Phones, passengers are distraction for teen drivers

WASHINGTON – Distractions – especially talking with passengers and using cellphones – play a far greater role in car crashes involving teen drivers than has been previously understood, according to compelling new evidence cited by safety researchers.
The AAA Foundation for Traffic Safety analyzed nearly 1,700 videos that capture the actions of teen drivers in the moments before a crash. It found distractions were a factor in nearly 6 of 10 moderate to severe crashes. That’s four times the rate in many previous official estimates that were based on police reports.
The study is unusual because researchers rarely have access to crash videos that clearly show what drivers were doing in the seconds before impact as well as what was happening on the road. AAA was able to examine more than 6,842 videos from cameras mounted in vehicles, showing both the driver and the simultaneous view out the windshield.
The foundation got the videos from Lytx Inc., which offers programs that use video to coach drivers in improving their behavior and reducing collisions. Crashes or hard-braking events were captured in 1,691 of the videos.
They show driver distraction was a factor in 58 percent of crashes, especially accidents in which vehicles ran off the road or had rear-end collisions. The most common forms of distraction were talking or otherwise engaging with passengers and using a cellphone, including talking, texting and reviewing messages.
Other forms of distraction observed in the videos included drivers looking away from the road at something inside the vehicle, 10 percent; looking at something outside the vehicle other than the road ahead, 9 percent; singing or moving to music, 8 percent; grooming, 6 percent; and reaching for an object, 6 percent.
In one video released by AAA, a teenage boy is seen trying to navigate a turn on a rain-slicked road with one hand on the wheel and a cellphone held to his ear in the other hand. The car crosses a lane of traffic and runs off the road, stopping just short of railroad tracks that run parallel to the road.

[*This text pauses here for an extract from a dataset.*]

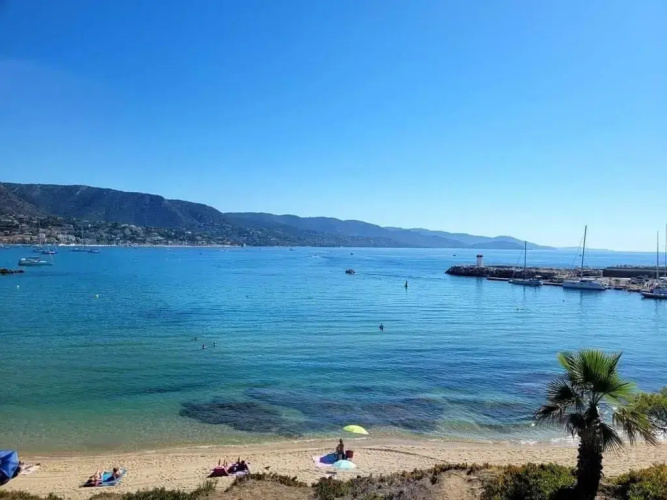 Horizon 5 pied dans l'eau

In another video, a driver on a lonely two-lane road at night is shown looking down at an electronic device, apparently texting. While his eyes are off the road, the car crosses the opposite lane, leaves the road and appears about to strike a mailbox.

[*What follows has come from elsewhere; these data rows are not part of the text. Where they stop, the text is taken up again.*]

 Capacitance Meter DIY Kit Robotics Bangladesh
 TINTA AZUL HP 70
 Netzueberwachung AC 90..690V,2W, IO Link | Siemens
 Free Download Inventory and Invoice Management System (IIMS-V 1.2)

The National Highway Traffic Safety Administration has previously estimated that distraction of all kinds is a factor in only 14 percent of all teen driver crashes.

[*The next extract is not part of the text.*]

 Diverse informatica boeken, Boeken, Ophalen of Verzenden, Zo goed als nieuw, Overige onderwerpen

The videos provide “indisputable evidence that teen drivers are distracted in a much greater percentage of crashes than we previously realized,” said Peter Kissinger, the foundation’s president and CEO.
AAA and other traffic safety groups who previewed the findings said the study shows states should review their licensing requirements to restrict the number of passengers in cars driven by teens and change their laws to prohibit cellphone use by teen drivers.